Targeted late-winter maintenance to cut claims and costs
Mercury frames late winter as an optimal prevention period, with the harshest weather generally behind and spring storms still ahead. Adam Bakonis, senior product manager for property at Mercury, stresses that simple actions — clearing gutters and downspouts to prevent ice dams, inspecting roofs and attics for loose shingles or moisture, performing a final heating-system check, and sealing gaps around doors and windows — materially lower the risk of water intrusion and structural deterioration that drive costly claims.

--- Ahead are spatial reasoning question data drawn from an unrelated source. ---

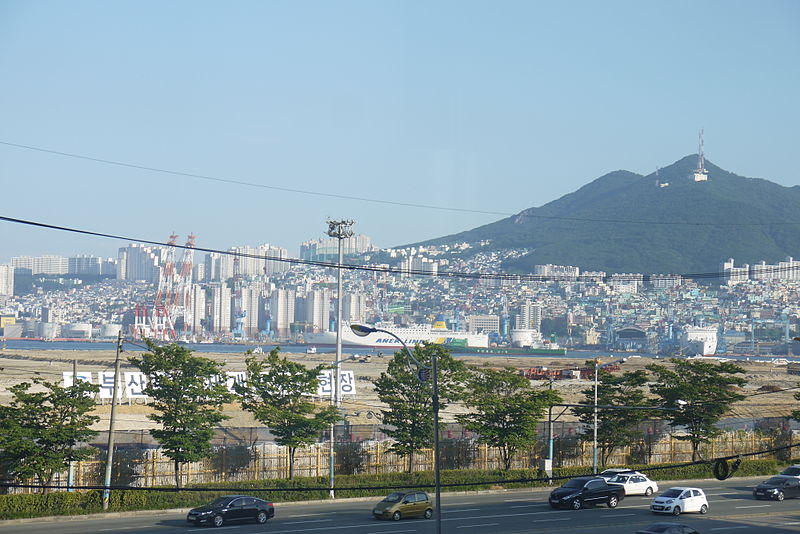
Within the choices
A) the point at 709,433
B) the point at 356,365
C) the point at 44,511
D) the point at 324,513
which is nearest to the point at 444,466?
the point at 324,513

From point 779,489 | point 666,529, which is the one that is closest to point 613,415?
point 779,489

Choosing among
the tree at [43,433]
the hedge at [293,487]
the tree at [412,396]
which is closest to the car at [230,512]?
the hedge at [293,487]

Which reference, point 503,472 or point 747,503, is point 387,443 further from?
point 747,503

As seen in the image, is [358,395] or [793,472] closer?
[793,472]

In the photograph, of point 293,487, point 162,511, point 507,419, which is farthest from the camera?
point 507,419

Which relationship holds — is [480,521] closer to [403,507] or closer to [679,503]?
[403,507]

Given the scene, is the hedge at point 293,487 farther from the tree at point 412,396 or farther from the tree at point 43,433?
the tree at point 412,396

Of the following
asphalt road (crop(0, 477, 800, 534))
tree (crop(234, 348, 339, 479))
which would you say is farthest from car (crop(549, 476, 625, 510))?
tree (crop(234, 348, 339, 479))
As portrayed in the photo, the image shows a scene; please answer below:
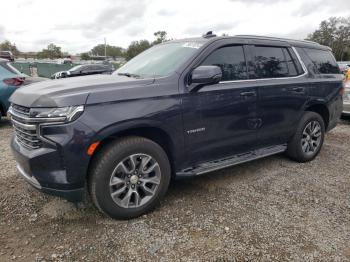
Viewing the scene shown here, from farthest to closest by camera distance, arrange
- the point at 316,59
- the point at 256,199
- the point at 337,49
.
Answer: the point at 337,49
the point at 316,59
the point at 256,199

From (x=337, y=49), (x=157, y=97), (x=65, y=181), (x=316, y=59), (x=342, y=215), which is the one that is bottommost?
(x=342, y=215)

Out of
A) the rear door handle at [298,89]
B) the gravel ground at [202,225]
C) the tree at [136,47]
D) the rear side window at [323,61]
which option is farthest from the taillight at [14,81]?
the tree at [136,47]

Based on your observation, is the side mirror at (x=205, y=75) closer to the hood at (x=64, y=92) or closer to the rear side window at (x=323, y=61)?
the hood at (x=64, y=92)

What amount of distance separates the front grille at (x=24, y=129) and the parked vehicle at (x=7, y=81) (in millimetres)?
4053

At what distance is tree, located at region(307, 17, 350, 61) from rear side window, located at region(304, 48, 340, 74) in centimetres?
6430

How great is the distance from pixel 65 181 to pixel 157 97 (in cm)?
118

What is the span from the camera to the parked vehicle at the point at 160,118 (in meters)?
2.61

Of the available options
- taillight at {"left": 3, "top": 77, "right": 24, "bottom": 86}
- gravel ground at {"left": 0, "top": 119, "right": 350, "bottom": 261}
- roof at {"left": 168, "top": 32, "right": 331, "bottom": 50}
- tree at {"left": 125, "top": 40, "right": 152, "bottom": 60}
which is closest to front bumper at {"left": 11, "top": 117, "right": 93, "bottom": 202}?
gravel ground at {"left": 0, "top": 119, "right": 350, "bottom": 261}

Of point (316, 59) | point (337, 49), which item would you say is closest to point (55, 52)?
Answer: point (337, 49)

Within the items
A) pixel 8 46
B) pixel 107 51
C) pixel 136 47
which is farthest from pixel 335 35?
pixel 8 46

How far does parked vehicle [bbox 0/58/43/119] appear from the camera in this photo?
6457 mm

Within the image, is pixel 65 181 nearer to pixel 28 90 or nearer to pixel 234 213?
pixel 28 90

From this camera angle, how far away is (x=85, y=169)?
2.66 m

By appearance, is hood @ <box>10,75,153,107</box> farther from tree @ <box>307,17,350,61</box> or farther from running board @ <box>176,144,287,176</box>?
tree @ <box>307,17,350,61</box>
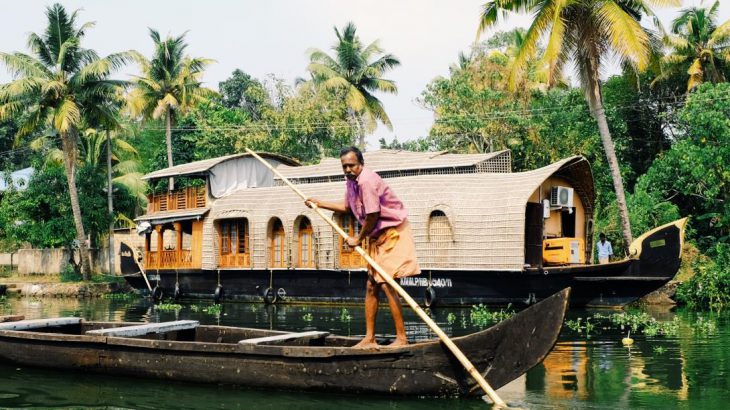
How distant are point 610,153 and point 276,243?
690 cm

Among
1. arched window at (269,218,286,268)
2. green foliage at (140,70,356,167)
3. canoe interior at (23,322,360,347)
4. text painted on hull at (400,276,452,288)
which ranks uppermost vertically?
green foliage at (140,70,356,167)

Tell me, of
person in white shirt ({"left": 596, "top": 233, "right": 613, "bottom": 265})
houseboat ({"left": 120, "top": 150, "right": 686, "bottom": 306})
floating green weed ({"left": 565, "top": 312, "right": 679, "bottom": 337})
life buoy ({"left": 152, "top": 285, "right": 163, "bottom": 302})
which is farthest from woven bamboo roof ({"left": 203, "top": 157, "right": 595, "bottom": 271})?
life buoy ({"left": 152, "top": 285, "right": 163, "bottom": 302})

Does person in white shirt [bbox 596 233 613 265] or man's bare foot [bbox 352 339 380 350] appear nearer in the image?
man's bare foot [bbox 352 339 380 350]

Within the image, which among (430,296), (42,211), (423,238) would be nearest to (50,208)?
(42,211)

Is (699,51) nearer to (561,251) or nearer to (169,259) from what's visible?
(561,251)

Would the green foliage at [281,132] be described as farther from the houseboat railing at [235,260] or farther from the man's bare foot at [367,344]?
the man's bare foot at [367,344]

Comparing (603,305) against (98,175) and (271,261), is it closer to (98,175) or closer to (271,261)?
(271,261)

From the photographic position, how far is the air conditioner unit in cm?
1545

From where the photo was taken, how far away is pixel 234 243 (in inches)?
691

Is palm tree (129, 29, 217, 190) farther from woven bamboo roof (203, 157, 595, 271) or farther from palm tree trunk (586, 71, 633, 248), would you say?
palm tree trunk (586, 71, 633, 248)

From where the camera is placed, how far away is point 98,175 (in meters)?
23.6

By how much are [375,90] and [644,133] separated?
360 inches

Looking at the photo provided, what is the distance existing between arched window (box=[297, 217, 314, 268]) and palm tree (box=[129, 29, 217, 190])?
9575 millimetres

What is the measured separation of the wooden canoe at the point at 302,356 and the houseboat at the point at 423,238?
271 inches
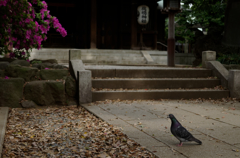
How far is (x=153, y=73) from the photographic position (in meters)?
8.37

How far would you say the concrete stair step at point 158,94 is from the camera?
22.9 feet

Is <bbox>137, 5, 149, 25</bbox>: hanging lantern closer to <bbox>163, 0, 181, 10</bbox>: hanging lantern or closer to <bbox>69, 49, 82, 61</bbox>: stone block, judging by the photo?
<bbox>163, 0, 181, 10</bbox>: hanging lantern

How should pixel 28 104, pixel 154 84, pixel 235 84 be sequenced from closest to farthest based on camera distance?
pixel 28 104 → pixel 235 84 → pixel 154 84

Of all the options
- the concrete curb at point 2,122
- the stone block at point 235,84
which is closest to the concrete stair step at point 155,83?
the stone block at point 235,84

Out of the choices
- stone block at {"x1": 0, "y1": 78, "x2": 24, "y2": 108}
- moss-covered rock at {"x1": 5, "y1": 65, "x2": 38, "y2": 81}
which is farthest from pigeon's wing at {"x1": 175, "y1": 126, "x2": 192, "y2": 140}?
moss-covered rock at {"x1": 5, "y1": 65, "x2": 38, "y2": 81}

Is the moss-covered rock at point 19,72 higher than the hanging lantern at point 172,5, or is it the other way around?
the hanging lantern at point 172,5

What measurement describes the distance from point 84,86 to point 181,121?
2.79m

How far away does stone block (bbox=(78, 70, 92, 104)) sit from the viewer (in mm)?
6688

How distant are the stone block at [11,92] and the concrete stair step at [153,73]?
7.57ft

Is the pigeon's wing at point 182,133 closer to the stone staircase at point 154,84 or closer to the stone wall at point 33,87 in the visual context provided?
the stone staircase at point 154,84

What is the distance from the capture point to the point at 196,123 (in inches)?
187

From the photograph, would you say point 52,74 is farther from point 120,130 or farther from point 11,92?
point 120,130

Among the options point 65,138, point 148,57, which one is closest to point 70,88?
point 65,138

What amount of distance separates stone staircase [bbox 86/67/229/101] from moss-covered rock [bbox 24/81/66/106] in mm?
844
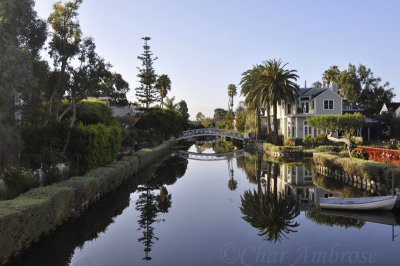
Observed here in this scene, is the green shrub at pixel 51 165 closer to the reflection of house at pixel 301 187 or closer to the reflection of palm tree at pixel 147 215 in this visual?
the reflection of palm tree at pixel 147 215

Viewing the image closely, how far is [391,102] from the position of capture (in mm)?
66062

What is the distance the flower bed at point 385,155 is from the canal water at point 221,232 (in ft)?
8.85

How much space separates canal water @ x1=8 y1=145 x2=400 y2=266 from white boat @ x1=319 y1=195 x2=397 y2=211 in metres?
0.37

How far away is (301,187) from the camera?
19406 millimetres

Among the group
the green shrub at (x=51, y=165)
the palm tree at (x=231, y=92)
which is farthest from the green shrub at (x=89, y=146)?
the palm tree at (x=231, y=92)

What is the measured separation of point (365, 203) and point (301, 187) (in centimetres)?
634

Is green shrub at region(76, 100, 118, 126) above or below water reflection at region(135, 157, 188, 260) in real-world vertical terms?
above

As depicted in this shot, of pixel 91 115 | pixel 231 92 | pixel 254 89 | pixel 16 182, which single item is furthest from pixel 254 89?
pixel 231 92

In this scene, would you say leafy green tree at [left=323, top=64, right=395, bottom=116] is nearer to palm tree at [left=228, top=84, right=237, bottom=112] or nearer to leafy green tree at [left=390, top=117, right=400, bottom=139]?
leafy green tree at [left=390, top=117, right=400, bottom=139]

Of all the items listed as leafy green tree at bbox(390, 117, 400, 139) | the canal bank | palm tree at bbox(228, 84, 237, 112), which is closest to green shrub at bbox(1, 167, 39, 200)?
the canal bank

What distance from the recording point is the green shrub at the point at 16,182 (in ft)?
34.5

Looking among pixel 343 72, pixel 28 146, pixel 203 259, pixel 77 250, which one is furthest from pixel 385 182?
pixel 343 72

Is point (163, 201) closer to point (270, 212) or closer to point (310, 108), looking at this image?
point (270, 212)

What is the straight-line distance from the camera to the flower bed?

The insurer underlines that addressing manageable issues now also mitigates the risk of higher contractor bills and limited availability during peak storm and renovation seasons. Mercury says proactive maintenance reduces claim frequency and severity, improves safety and insurance outcomes, and helps homeowners preserve resale value. The company positions ongoing education and risk-prevention guidance as central to limiting unexpected repair expenses and to encouraging homeowners to schedule preventive work before storms and warmer-season demand push up costs.

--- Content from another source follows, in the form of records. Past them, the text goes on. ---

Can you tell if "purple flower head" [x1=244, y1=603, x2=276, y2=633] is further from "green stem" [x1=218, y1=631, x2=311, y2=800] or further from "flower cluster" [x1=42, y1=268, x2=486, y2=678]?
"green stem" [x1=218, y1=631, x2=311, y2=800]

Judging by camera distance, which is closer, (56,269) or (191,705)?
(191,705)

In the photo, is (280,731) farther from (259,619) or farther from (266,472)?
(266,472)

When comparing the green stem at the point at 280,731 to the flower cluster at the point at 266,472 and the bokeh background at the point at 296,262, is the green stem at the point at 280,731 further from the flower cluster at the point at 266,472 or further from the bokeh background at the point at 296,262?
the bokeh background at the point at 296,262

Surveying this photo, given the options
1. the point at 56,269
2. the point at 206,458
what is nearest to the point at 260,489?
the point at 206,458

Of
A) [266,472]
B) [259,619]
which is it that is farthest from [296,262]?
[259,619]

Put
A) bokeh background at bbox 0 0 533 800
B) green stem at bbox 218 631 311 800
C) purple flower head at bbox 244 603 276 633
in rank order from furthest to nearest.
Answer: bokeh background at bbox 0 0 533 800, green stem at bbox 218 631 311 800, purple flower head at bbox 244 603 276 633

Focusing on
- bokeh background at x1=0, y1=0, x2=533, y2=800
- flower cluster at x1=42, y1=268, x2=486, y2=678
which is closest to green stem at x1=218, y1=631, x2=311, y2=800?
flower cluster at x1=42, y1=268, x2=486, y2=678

Insurer guidance links to property risk management
Mercury’s release provides a targeted home maintenance checklist and frames the guidance as part of broader property risk management efforts by insurers to contain losses. The company notes small investments now often yield substantial savings compared with emergency repairs later and can lead to fewer and smaller claims for carriers.
Practical checklist for homeowners
Mercury recommends inspections and tune-ups for roofs, attics, gutters, HVAC systems and plumbing, plus weather-stripping, caulking, and testing smoke and carbon monoxide detectors. The insurer emphasizes these steps both protect property and can improve outcomes when homeowners file claims.